The month of July is characterized by two things for me:
1) a solid week of listening to Christmas music.
2) fear of the blog.
Last July, I experienced "fear of the blog." Symptoms included constantly thinking about what you could write about, halfway writing a dozen posts, never publishing any of them, and then feeling bad for being such a lazy writer. All of which is bad blood for writing.
And this July, true to form, in addition to listening to the Pandora Christmas station (it's a good one--I recommend it), I have been dreading and dreading and dreading this little space of internet cloudpuff I've created.
It comes down to this:
“What nobody tells people who are beginners — and I really wish someone had told this to me . . . is that all of us who do creative work, we get into it because we have good taste. But there is this gap. For the first couple years you make stuff, and it’s just not that good. It’s trying to be good, it has potential, but it’s not." (Ira Glass)
Thanks Ira. And yep, I know it's not that good. I have big dreams of writing and photographing and being "artsy" or whatever (not to be confused with being hipster), but lately, when I write something, I can't bring myself to hit that PUBLISH button when I see that it is less than all my grand scheming had imagined it would be.
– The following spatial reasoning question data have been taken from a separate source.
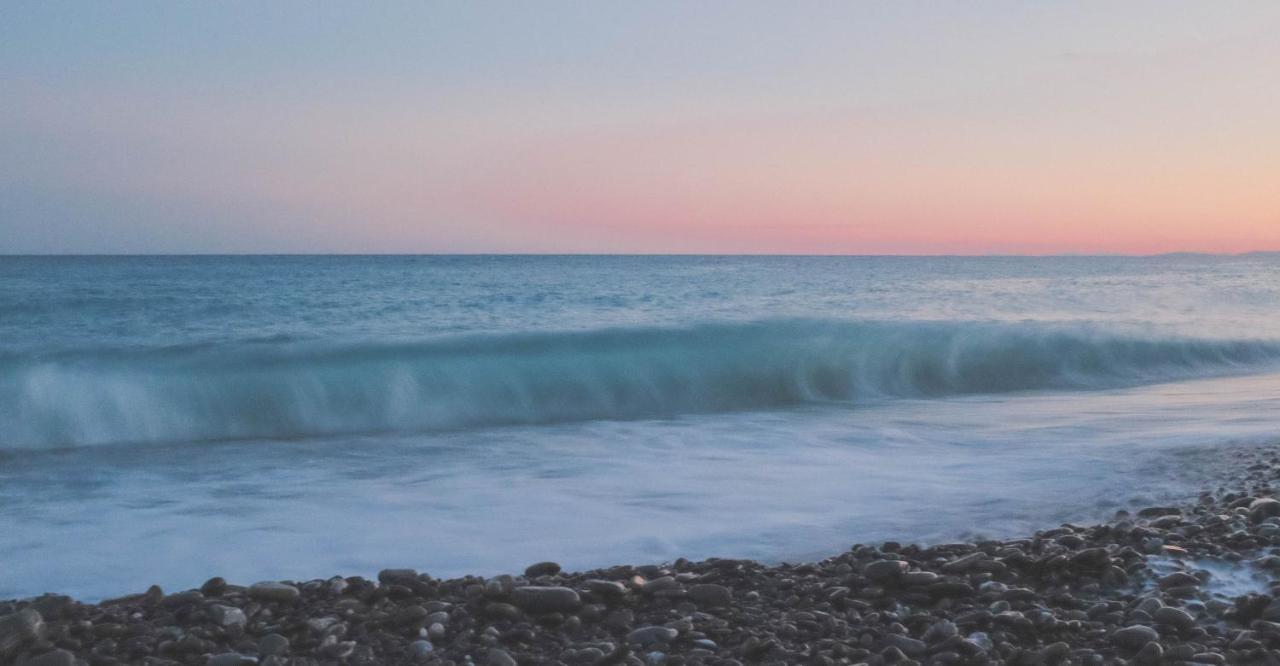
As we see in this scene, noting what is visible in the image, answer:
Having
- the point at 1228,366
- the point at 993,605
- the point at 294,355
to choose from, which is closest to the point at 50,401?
the point at 294,355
So I shelf it and think, "Well, I'll come back to it tomorrow and really polish it up."
Which I never do, of course.
Sometimes wanting things to be perfect is just too heavy! I need to stop expecting that of myself. Ira says I do too:
"But your taste, the thing that got you into the game, is still killer. And your taste is why your work disappoints you. A lot of people never get past this phase. They quit. Most people I know who do interesting, creative work went through years of this. We know our work doesn’t have this special thing that we want it to have. We all go through this. And if you are just starting out or you are still in this phase, you gotta know it’s normal and the most important thing you can do is do a lot of work. Put yourself on a deadline so that every week you will finish one story.
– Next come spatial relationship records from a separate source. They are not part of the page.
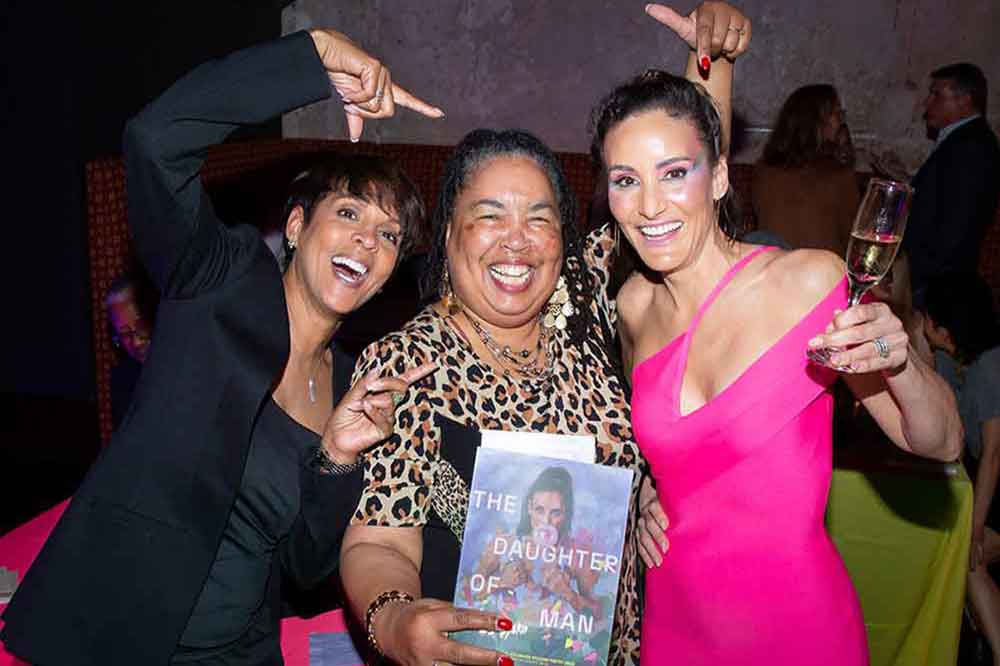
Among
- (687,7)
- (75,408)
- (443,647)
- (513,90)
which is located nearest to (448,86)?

"It is only by going through a volume of work that you will close that gap, and your work will be as good as your ambitions. And I took longer to figure out how to do this than anyone I’ve ever met. It’s gonna take awhile. It’s normal to take awhile. You’ve just gotta fight your way through.”
Oh and John Talbot said something similar when he told me to relax about my thesis. I was stressin about how in the world would I convey all the *brilliant* discoveries I'd made in researching this literature?! There were too many and they were too vastly and intricately connected to explain them all in one thesis! The work of literary study is a constant awakening to an enormous and sublime network of ideas and meaning. How could I convey that in one measly little paper? He said I didn't have to. My audience hadn't had two years to think through all the minute details of the project, and hence wouldn't know they were missing out if I were only to share one small sliver of my research. It'd be new to them and mind-blowing and all those great things.
I forget that sometimes--that when other people read my writing, it's all new and fresh to them. They haven't been living in my head for all the minutes I spent creating it. They didn't see what I'd dreamed the thing to be, and hence have no idea if it fell short. How can they be disappointed when it's all new to their eyes? Hence, I say any movement towards creation is good, because even if the creation ends up weaker than you'd hoped, you still brought into existence a thing pointed in the direction you are aiming for, and hence you inch yourself in that direction as well.
And most important, as Bryce, a fellow literary person (not hipster either), said:
The most important thing is that you keep writing.
So for all those of you artists (aka: everybody) who have ever been overwhelmed by just how far your creations are from what you'd dreamed they would be, here's a little lighthearted post to break the bad karma and bring in some good fresh air.
This lighthearted post shall begin like this:
Everything went wrong this weekend. (Annnnd I'm apparently being loose with the term "light-hearted.") First, the camera store screwed up my order. Second, my sister killed my basil plant. (Believe me, this is more traumatic than you might think.) Then this morning I ruined my new dress (boo), the road to my house was blocked off, and my cousin jumped off a rock in our backyard and broke her leg.
I know these aren't devastating things (well, all except the basil. (jk, jk, the broken leg was pretty bad)). But the stink of it was mostly just the futility of the whole weekend. You know, where you set out bright-eyed in the morning, ready to slay dragons and build castles, but then you can't get out the front door without some silly little thing going wrong. That's how all weekend felt.
So here's the happy part: while said cousin was in the hospital getting her leg fixed, I got to babysit the two younger cousins, ages 3 and 4. We raced HotWheels and talked on pretend telephones and I explained to them what a cast was and wrapped their legs up in a bandage to show them how it worked. And I realized, you know, someday when I have kids, I'm gonna like it. And I'm gonna be a rockin mom who plays HotWheels and paints fingernails and builds blanketforts and goes on jungle expeditions in the backyard and sings lullabyes every night. So you better be excited little kiddies who are coming my way someday. Because I'm waiting for you and it's gonna be F.U.N.
So so true. I love this. You will be the best.